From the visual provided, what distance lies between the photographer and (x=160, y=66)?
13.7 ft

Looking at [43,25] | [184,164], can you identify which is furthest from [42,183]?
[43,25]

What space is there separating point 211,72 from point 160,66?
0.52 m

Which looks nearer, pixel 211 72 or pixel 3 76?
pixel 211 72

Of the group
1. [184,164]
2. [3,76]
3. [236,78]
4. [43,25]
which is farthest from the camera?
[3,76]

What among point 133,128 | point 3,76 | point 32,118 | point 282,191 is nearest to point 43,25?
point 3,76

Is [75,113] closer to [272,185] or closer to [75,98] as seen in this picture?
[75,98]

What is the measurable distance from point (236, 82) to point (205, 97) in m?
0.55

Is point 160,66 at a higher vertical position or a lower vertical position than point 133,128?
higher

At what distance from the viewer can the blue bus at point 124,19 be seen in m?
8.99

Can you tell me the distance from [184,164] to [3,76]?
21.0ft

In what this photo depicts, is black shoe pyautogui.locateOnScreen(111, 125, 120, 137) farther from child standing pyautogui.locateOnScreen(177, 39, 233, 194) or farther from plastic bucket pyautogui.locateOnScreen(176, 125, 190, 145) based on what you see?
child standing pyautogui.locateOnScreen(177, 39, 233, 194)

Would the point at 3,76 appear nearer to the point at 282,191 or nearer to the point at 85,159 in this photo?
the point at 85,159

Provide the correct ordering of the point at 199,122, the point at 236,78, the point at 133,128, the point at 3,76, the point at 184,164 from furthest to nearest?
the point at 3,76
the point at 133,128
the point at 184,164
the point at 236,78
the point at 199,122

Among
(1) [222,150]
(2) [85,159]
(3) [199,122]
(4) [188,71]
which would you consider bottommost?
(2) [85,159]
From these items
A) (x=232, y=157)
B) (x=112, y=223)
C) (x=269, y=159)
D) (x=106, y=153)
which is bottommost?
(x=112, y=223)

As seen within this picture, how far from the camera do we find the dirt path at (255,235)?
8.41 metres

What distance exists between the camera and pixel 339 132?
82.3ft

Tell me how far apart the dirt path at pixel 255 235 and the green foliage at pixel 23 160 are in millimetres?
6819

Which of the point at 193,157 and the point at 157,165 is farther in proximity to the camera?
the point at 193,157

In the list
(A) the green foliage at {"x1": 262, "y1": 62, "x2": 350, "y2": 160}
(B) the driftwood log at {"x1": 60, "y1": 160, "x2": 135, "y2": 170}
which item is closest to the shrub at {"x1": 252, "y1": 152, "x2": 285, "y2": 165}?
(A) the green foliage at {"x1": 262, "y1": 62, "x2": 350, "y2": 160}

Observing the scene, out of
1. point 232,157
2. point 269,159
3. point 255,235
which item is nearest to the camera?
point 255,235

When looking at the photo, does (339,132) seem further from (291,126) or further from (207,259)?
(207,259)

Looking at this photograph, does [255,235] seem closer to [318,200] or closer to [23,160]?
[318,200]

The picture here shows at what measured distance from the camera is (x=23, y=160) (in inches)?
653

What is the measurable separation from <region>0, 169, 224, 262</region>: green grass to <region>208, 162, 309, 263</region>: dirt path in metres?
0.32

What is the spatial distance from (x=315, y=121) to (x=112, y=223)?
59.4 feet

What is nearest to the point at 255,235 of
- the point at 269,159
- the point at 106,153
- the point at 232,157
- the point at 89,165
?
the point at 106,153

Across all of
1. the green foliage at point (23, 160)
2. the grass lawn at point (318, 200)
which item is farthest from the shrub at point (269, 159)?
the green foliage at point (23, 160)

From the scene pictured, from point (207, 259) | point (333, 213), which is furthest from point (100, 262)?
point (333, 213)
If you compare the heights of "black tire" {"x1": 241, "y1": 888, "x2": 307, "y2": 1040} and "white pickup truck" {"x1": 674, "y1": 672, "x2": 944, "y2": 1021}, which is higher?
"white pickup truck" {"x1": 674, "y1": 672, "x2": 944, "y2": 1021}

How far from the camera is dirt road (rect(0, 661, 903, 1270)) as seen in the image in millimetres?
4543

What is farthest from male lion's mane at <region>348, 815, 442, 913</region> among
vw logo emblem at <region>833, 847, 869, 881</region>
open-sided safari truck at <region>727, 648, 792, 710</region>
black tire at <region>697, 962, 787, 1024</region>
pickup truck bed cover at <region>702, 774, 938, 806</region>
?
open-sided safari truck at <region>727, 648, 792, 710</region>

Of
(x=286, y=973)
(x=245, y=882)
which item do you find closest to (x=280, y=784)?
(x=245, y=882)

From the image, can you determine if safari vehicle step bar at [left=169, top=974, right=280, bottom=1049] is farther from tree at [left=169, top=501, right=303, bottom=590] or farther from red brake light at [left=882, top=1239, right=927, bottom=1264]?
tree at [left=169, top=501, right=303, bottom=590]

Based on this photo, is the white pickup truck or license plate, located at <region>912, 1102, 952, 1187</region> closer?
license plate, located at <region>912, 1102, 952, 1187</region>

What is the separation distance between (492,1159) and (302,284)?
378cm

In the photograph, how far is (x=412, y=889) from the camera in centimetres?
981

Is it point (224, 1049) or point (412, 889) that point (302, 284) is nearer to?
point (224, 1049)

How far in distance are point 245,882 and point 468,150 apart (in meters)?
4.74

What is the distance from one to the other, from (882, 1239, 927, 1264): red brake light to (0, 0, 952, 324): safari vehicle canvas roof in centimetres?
⁂
▶ _Exercise details_:
Output an exact copy of each record.

▶ _Task output_:
From the visual provided, what distance lies between the photographer and (x=160, y=66)?
13.7 ft

Looking at [43,25] | [184,164], can you identify which is furthest from [42,183]?
[43,25]

What space is there separating point 211,72 from point 160,66?
0.52 m

Which looks nearer, pixel 211 72 or pixel 3 76?
pixel 211 72

Of the group
1. [184,164]
2. [3,76]
3. [236,78]
4. [43,25]
which is farthest from the camera?
[3,76]

What among point 133,128 | point 3,76 | point 32,118 | point 282,191 is nearest to point 43,25?
point 3,76

Is [75,113] closer to [272,185] or closer to [75,98] as seen in this picture?
[75,98]

What is the measurable distance from point (236, 82) to point (205, 97) in m?
0.55

Is point 160,66 at a higher vertical position or a lower vertical position than point 133,128?
higher

At what distance from the viewer can the blue bus at point 124,19 be seen in m?
8.99

Can you tell me the distance from [184,164] to [3,76]?
21.0ft

In what this photo depicts, is black shoe pyautogui.locateOnScreen(111, 125, 120, 137) farther from child standing pyautogui.locateOnScreen(177, 39, 233, 194) or farther from plastic bucket pyautogui.locateOnScreen(176, 125, 190, 145) based on what you see?
child standing pyautogui.locateOnScreen(177, 39, 233, 194)

Would the point at 3,76 appear nearer to the point at 282,191 or nearer to the point at 85,159 in this photo?
the point at 85,159

Provide the correct ordering of the point at 199,122, the point at 236,78, the point at 133,128, the point at 3,76, the point at 184,164 from furthest to nearest?
the point at 3,76
the point at 133,128
the point at 184,164
the point at 236,78
the point at 199,122

Among
(1) [222,150]
(2) [85,159]
(3) [199,122]
(4) [188,71]
which would you consider bottommost?
(2) [85,159]
From these items
A) (x=232, y=157)
B) (x=112, y=223)
C) (x=269, y=159)
D) (x=106, y=153)
which is bottommost?
(x=112, y=223)

As seen within this picture, how far from the camera do we find the dirt path at (255,235)?
8.41 metres

What distance exists between the camera and pixel 339 132?
82.3ft

Tell me how far apart the dirt path at pixel 255 235 and the green foliage at pixel 23 160 are in millimetres?
6819

Which of the point at 193,157 and the point at 157,165 is farther in proximity to the camera?
the point at 193,157

In the list
(A) the green foliage at {"x1": 262, "y1": 62, "x2": 350, "y2": 160}
(B) the driftwood log at {"x1": 60, "y1": 160, "x2": 135, "y2": 170}
which item is closest to the shrub at {"x1": 252, "y1": 152, "x2": 285, "y2": 165}?
(A) the green foliage at {"x1": 262, "y1": 62, "x2": 350, "y2": 160}

Observing the scene, out of
1. point 232,157
2. point 269,159
3. point 255,235
which item is nearest to the camera?
point 255,235

When looking at the photo, does (339,132) seem further from (291,126) or further from (207,259)?
(207,259)

Looking at this photograph, does [255,235] seem closer to [318,200] or closer to [23,160]?
[318,200]

The picture here shows at what measured distance from the camera is (x=23, y=160) (in inches)?
653

What is the measurable separation from <region>0, 169, 224, 262</region>: green grass to <region>208, 162, 309, 263</region>: dirt path in metres?
0.32

What is the spatial distance from (x=315, y=121) to (x=112, y=223)?
59.4 feet

What is nearest to the point at 255,235 of
- the point at 269,159
- the point at 106,153
- the point at 232,157
- the point at 89,165
?
the point at 106,153

Across all of
1. the green foliage at point (23, 160)
2. the grass lawn at point (318, 200)
which item is farthest from the shrub at point (269, 159)?
the green foliage at point (23, 160)

From the scene pictured, from point (207, 259) | point (333, 213), which is furthest from point (100, 262)?
point (333, 213)
If you compare the heights of "black tire" {"x1": 241, "y1": 888, "x2": 307, "y2": 1040} and "white pickup truck" {"x1": 674, "y1": 672, "x2": 944, "y2": 1021}, which is higher?
"white pickup truck" {"x1": 674, "y1": 672, "x2": 944, "y2": 1021}

How far from the camera is dirt road (rect(0, 661, 903, 1270)) as seen in the image in millimetres?
4543

What is farthest from male lion's mane at <region>348, 815, 442, 913</region> among
vw logo emblem at <region>833, 847, 869, 881</region>
open-sided safari truck at <region>727, 648, 792, 710</region>
black tire at <region>697, 962, 787, 1024</region>
pickup truck bed cover at <region>702, 774, 938, 806</region>
?
open-sided safari truck at <region>727, 648, 792, 710</region>

Of
(x=286, y=973)
(x=245, y=882)
which item do you find closest to (x=280, y=784)?
(x=245, y=882)

From the image, can you determine if safari vehicle step bar at [left=169, top=974, right=280, bottom=1049] is farther from tree at [left=169, top=501, right=303, bottom=590] or farther from red brake light at [left=882, top=1239, right=927, bottom=1264]?
tree at [left=169, top=501, right=303, bottom=590]

Based on this photo, is the white pickup truck or license plate, located at <region>912, 1102, 952, 1187</region> closer?
license plate, located at <region>912, 1102, 952, 1187</region>

What is the separation distance between (492,1159) and (302,284)?
378cm

In the photograph, how far is (x=412, y=889) from the camera in centimetres?
981

Is it point (224, 1049) or point (412, 889) that point (302, 284) is nearer to?
point (224, 1049)

How far in distance are point 245,882 and point 468,150 apart (in meters)?
4.74

What is the distance from one to the other, from (882, 1239, 927, 1264): red brake light to (0, 0, 952, 324): safari vehicle canvas roof in centimetres?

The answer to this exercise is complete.